## What is expected
Copy out all the entries word for word.

## Given entries
--
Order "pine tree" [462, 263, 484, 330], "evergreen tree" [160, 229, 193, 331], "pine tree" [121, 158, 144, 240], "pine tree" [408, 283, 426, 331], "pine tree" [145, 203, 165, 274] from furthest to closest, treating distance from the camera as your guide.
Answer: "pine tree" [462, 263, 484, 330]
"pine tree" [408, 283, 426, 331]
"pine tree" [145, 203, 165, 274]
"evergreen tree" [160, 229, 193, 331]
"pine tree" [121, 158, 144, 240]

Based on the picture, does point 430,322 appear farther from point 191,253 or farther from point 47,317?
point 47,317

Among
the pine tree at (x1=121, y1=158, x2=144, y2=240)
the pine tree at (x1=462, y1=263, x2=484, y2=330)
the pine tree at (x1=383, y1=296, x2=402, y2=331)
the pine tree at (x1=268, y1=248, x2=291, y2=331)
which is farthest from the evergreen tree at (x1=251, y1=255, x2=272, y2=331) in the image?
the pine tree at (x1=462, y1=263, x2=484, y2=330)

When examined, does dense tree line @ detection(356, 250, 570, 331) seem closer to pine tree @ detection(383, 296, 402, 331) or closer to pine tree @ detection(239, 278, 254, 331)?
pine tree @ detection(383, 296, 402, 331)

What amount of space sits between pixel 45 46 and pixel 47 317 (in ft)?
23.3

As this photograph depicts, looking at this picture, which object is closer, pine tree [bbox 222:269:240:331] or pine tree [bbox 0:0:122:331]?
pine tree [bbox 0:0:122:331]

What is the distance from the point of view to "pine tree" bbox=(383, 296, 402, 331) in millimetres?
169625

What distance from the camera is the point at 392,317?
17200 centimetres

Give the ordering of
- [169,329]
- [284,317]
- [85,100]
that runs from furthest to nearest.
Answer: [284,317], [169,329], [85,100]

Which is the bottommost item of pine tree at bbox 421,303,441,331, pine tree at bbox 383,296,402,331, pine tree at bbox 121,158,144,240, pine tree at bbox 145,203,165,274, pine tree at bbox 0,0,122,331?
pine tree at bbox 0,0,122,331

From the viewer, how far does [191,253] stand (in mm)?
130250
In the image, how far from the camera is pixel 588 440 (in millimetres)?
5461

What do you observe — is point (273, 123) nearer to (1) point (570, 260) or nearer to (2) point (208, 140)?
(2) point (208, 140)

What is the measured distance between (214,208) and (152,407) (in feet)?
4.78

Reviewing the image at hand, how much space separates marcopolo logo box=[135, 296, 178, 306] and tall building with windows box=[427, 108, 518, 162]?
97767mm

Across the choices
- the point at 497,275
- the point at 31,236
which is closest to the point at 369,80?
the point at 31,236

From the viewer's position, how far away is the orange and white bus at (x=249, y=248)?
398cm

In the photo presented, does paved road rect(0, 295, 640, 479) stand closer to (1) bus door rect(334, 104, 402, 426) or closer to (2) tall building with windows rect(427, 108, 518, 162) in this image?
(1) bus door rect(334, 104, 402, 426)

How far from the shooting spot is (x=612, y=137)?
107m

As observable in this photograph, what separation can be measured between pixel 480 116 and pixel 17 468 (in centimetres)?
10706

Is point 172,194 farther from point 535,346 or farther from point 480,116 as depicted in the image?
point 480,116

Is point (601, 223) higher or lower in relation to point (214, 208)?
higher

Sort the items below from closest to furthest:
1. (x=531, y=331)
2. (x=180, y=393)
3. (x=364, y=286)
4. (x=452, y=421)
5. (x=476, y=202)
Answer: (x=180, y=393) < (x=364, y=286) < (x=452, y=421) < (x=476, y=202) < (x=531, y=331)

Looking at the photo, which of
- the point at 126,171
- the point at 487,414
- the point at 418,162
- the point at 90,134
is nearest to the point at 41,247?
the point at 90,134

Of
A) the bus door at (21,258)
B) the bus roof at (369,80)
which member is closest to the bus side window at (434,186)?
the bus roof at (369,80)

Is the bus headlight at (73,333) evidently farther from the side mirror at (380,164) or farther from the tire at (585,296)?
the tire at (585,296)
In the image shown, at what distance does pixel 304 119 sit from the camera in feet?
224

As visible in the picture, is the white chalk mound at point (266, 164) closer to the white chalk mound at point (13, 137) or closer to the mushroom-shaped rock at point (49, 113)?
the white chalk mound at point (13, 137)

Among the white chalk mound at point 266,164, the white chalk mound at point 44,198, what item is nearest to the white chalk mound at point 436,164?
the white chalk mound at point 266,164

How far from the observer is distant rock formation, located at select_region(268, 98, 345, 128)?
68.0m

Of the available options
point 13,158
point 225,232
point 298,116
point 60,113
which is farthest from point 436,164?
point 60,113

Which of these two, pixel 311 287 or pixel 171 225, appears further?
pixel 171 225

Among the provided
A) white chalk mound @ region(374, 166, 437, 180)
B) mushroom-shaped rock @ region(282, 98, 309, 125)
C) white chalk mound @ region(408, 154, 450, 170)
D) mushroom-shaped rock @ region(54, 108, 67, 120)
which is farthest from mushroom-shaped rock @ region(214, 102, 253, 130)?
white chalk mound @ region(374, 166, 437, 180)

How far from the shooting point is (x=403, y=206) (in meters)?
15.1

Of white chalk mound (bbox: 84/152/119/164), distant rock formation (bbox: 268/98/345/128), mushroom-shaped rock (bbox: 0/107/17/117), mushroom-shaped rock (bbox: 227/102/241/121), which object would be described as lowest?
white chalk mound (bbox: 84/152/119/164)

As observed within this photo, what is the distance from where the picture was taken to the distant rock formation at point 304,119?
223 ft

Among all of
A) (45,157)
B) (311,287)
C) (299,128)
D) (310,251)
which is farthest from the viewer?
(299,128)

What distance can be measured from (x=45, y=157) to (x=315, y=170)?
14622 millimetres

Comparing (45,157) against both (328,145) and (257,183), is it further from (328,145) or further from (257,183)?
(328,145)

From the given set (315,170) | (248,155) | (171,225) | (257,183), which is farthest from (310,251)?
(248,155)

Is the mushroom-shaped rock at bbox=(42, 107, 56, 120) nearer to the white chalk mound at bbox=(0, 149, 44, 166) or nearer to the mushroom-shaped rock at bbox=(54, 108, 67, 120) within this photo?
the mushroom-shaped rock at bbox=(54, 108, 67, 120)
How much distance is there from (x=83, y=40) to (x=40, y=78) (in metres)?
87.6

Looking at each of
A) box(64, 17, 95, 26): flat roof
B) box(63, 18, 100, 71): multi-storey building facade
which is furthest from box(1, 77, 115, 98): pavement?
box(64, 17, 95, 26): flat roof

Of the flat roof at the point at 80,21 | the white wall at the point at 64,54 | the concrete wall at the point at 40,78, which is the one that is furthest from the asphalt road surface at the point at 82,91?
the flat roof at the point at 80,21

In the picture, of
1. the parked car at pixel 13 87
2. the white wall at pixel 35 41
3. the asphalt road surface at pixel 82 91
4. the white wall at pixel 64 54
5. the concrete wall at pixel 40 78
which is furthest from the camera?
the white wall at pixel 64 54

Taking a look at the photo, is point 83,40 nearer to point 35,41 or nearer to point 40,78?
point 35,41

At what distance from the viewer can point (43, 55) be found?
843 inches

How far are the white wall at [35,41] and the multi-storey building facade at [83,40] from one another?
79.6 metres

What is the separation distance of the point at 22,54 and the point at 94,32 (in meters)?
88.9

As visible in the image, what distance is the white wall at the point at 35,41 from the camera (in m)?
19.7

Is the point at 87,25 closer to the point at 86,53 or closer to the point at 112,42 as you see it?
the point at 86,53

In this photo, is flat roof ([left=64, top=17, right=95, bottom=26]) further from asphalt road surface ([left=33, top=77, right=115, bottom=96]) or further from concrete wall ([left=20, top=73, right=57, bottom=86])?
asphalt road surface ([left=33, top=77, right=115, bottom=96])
--
## Written response
Order "pine tree" [462, 263, 484, 330], "evergreen tree" [160, 229, 193, 331], "pine tree" [121, 158, 144, 240], "pine tree" [408, 283, 426, 331], "pine tree" [145, 203, 165, 274] from furthest to closest, treating distance from the camera as your guide.
Answer: "pine tree" [462, 263, 484, 330]
"pine tree" [408, 283, 426, 331]
"pine tree" [145, 203, 165, 274]
"evergreen tree" [160, 229, 193, 331]
"pine tree" [121, 158, 144, 240]

Based on the picture, does point 430,322 appear farther from point 191,253 or farther from point 47,317?
point 47,317

Among
the pine tree at (x1=121, y1=158, x2=144, y2=240)
the pine tree at (x1=462, y1=263, x2=484, y2=330)
the pine tree at (x1=383, y1=296, x2=402, y2=331)
the pine tree at (x1=268, y1=248, x2=291, y2=331)
which is farthest from the evergreen tree at (x1=251, y1=255, x2=272, y2=331) in the image?
the pine tree at (x1=462, y1=263, x2=484, y2=330)

When examined, does dense tree line @ detection(356, 250, 570, 331) seem closer to pine tree @ detection(383, 296, 402, 331) or closer to pine tree @ detection(239, 278, 254, 331)?
pine tree @ detection(383, 296, 402, 331)

What amount of space sits between pixel 45 46 and pixel 47 317 (in ft)?
23.3

As this photograph depicts, looking at this picture, which object is closer, pine tree [bbox 222:269:240:331] or pine tree [bbox 0:0:122:331]?
pine tree [bbox 0:0:122:331]

What is the distance from the point of view to "pine tree" bbox=(383, 296, 402, 331) in millimetres?
169625

What distance from the camera is the point at 392,317?
17200 centimetres

Give the ordering of
- [169,329]
- [284,317]
- [85,100]
that runs from furthest to nearest.
Answer: [284,317], [169,329], [85,100]

Which is the bottommost item of pine tree at bbox 421,303,441,331, pine tree at bbox 383,296,402,331, pine tree at bbox 121,158,144,240, pine tree at bbox 145,203,165,274, pine tree at bbox 0,0,122,331?
pine tree at bbox 0,0,122,331

From the viewer, how far does [191,253] stand (in mm)?
130250
In the image, how far from the camera is pixel 588 440 (in millimetres)?
5461

What do you observe — is point (273, 123) nearer to (1) point (570, 260) or nearer to (2) point (208, 140)?
(2) point (208, 140)

What is the measured distance between (214,208) and (152,407) (in feet)?
4.78

Reviewing the image at hand, how much space separates marcopolo logo box=[135, 296, 178, 306] and tall building with windows box=[427, 108, 518, 162]?
97767mm

Across the choices
- the point at 497,275
- the point at 31,236
which is closest to the point at 369,80?
the point at 31,236

From the viewer's position, how far away is the orange and white bus at (x=249, y=248)?
398cm

In the photo presented, does paved road rect(0, 295, 640, 479) stand closer to (1) bus door rect(334, 104, 402, 426) or closer to (2) tall building with windows rect(427, 108, 518, 162) in this image?
(1) bus door rect(334, 104, 402, 426)

How far from the shooting spot is (x=612, y=137)?
107m

As observable in this photograph, what separation can be measured between pixel 480 116 and pixel 17 468 (in centimetres)?
10706

Is point 172,194 farther from point 535,346 or farther from point 480,116 as depicted in the image?
point 480,116

Is point (601, 223) higher or lower in relation to point (214, 208)?
higher

Sort the items below from closest to furthest:
1. (x=531, y=331)
2. (x=180, y=393)
3. (x=364, y=286)
4. (x=452, y=421)
5. (x=476, y=202)
Answer: (x=180, y=393) < (x=364, y=286) < (x=452, y=421) < (x=476, y=202) < (x=531, y=331)

Looking at the photo, which of
- the point at 126,171
- the point at 487,414
- the point at 418,162
- the point at 90,134
is nearest to the point at 41,247?
the point at 90,134

Of
A) the bus door at (21,258)
B) the bus roof at (369,80)
which member is closest to the bus side window at (434,186)?
the bus roof at (369,80)

Is the bus headlight at (73,333) evidently farther from the side mirror at (380,164) or farther from the tire at (585,296)?
the tire at (585,296)
In the image shown, at what distance does pixel 304 119 sit from the camera in feet?
224

As visible in the picture, is the white chalk mound at point (266, 164) closer to the white chalk mound at point (13, 137) or closer to the mushroom-shaped rock at point (49, 113)?
the white chalk mound at point (13, 137)

Among the white chalk mound at point 266,164, the white chalk mound at point 44,198, what item is nearest to the white chalk mound at point 436,164?
the white chalk mound at point 266,164

How far from the observer is distant rock formation, located at select_region(268, 98, 345, 128)?
68.0m

Of the available options
point 13,158
point 225,232
point 298,116
point 60,113
which is farthest from point 436,164?
point 60,113

Which of these two, pixel 311 287 or pixel 171 225, appears further?
pixel 171 225

Among the provided
A) white chalk mound @ region(374, 166, 437, 180)
B) mushroom-shaped rock @ region(282, 98, 309, 125)
C) white chalk mound @ region(408, 154, 450, 170)
D) mushroom-shaped rock @ region(54, 108, 67, 120)
which is farthest from mushroom-shaped rock @ region(214, 102, 253, 130)?
white chalk mound @ region(374, 166, 437, 180)

How far from the shooting point is (x=403, y=206) (in meters)?
15.1

Of white chalk mound (bbox: 84/152/119/164), distant rock formation (bbox: 268/98/345/128), mushroom-shaped rock (bbox: 0/107/17/117), mushroom-shaped rock (bbox: 227/102/241/121), which object would be described as lowest?
white chalk mound (bbox: 84/152/119/164)

As observed within this photo, what is the distance from where the picture was taken to the distant rock formation at point 304,119?
223 ft

Among all of
A) (45,157)
B) (311,287)
C) (299,128)
D) (310,251)
which is farthest from the viewer?
(299,128)

What distance can be measured from (x=45, y=157) to (x=315, y=170)?
14622 millimetres

Comparing (45,157) against both (328,145) and (257,183), is it further from (328,145) or further from (257,183)?
(328,145)

From the given set (315,170) | (248,155) | (171,225) | (257,183), which is farthest from (310,251)?
(248,155)

Is the mushroom-shaped rock at bbox=(42, 107, 56, 120) nearer to the white chalk mound at bbox=(0, 149, 44, 166) or nearer to the mushroom-shaped rock at bbox=(54, 108, 67, 120) within this photo?
the mushroom-shaped rock at bbox=(54, 108, 67, 120)
How much distance is there from (x=83, y=40) to (x=40, y=78) (in metres)?
87.6

Looking at each of
A) box(64, 17, 95, 26): flat roof
B) box(63, 18, 100, 71): multi-storey building facade
which is furthest from box(1, 77, 115, 98): pavement?
box(64, 17, 95, 26): flat roof

Of the flat roof at the point at 80,21 | the white wall at the point at 64,54 | the concrete wall at the point at 40,78, which is the one that is furthest from the asphalt road surface at the point at 82,91?
the flat roof at the point at 80,21

In the picture, of
1. the parked car at pixel 13 87
2. the white wall at pixel 35 41
3. the asphalt road surface at pixel 82 91
4. the white wall at pixel 64 54
5. the concrete wall at pixel 40 78
which is furthest from the camera?
the white wall at pixel 64 54

Taking a look at the photo, is point 83,40 nearer to point 35,41 or nearer to point 40,78?
point 35,41

At what distance from the viewer can point (43, 55) be found?
843 inches

How far are the white wall at [35,41] and the multi-storey building facade at [83,40] from one another?
79.6 metres

What is the separation distance of the point at 22,54 and the point at 94,32 (in meters)?
88.9

As visible in the image, what distance is the white wall at the point at 35,41 from the camera (in m)?
19.7

Is the point at 87,25 closer to the point at 86,53 or closer to the point at 112,42 as you see it?
the point at 86,53

In this photo, is flat roof ([left=64, top=17, right=95, bottom=26]) further from asphalt road surface ([left=33, top=77, right=115, bottom=96]) or further from concrete wall ([left=20, top=73, right=57, bottom=86])?
asphalt road surface ([left=33, top=77, right=115, bottom=96])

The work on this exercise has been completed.